Dei sighed. “She wasn’t thrilled with me helping her put her crayons away.”

The nurse smiled softly and stepped over them, brushing back a lock of his mom’s hair. “Alexandra? Did you say hi to your son?”

His mom didn’t take her eyes off the page.

“It’s fine,” Dei said after a long beat. “I can’t stay. I got a late start, but I didn’t want to go to work without popping in.”

“I think Dr. Fuller wants to chat with you soon,” the nurse told him. “Do you think you could come in early sometime? I’ll leave him a message if you can pick a day.”

Dei wanted to bury himself under his covers and not face whatever conversation that was going to be. It was probably going to be hospice and end-of-life care and all that other shit he was terrified to face. He was not the man who should be making those kinds of choices for anyone, but he was the only one his mom had left.

“I should be good next Thursday.”

The nurse smiled at him. “I’ll let him know. And you try to have a good afternoon.”

He nodded, hoping he was smiling back, but he couldn’t really tell what his face was doing. He debated about helping the young woman get the room tidy, but he had to save what strength he had for his long shift, and in all honesty, he just wanted to get out. The less time he spent thinking about all this, the better he slept at night.

At least, the better it was for now. It wouldn’t last, but he’d take what he could get.

5

Since the Keys were almost always in season, except when some storm was looming off the horizon threatening to sink them into the Gulf, Dei was unsurprised to pull into the Midnight parking lot and see that it was almost full. There were three cars he didn’t recognize parked in the employee spots, and he sighed to himself as he went in through the back door and paused by Jeremiah’s office.

“Tell me it hasn’t been this bad the whole time I was gone.”

Jeremiah glanced up from his computer, his eyes looking large and owlish behind his massive lenses. He didn’t talk about his vision loss anymore, but Dei knew the guy couldn’t see much of anything these days. “How was your time off?”

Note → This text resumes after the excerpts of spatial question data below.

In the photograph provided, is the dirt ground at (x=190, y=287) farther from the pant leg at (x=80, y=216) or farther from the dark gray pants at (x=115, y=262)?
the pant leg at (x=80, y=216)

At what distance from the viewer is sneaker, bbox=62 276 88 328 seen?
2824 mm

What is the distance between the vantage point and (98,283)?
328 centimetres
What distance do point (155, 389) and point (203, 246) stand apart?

Dei laughed. “Is that your way of avoiding the question?”

Jeremiah snorted and leaned back in his chair, kicking one foot up on the edge of his desk. “We had some drama. Turns out your sister…”

Dei knocked his head on the doorframe loud enough to cut Jeremiah off. “I swear I’m not avoiding this topic, boss, but it’s a madhouse out there, and she is a very long story. Can we pick this up after close?”

“I’ll buy you a drink later,” Jeremiah promised. “You good, though?”

“Been better, but I need to work.” He hurried off before Jeremiah could offer him something absurd, like a month’s paid vacation. He’d struggle to say no, but he knew the moment he was alone with his thoughts for longer than a day, he’d regret it.

He made his way past a few of his line cooks, keeping his head down as he ducked into his own little office that Jeremiah had set up for him in the unused storage pantry. It was barely large enough for him to turn around, but Jeremiah had ordered a small dressing tree to hang on the wall, and it made getting into his chef’s whites a fuck of a lot easier.

He’d mastered a lot of things one-handed and a few things with one hand and one foot, but it took ten times longer than it used to. Dei didn’t quite belong to the generation of instant gratification, but he was close enough that needing to take everything slowly was a quick way to piss him off.

Life after his injury was a lesson in patience he’d never wanted to learn.

He used his button hook to close his jacket, then took a quick look in the wall mirror before stepping out and into the kitchen. They were fully staffed to deal with the lingering lunch crowd, and it took Dei a second to spot Marcus, his sous, who was leaning over the prep table with what looked like the dessert menu.

Dei walked over and lifted a brow at him. “Tell me there’s not a crisis.”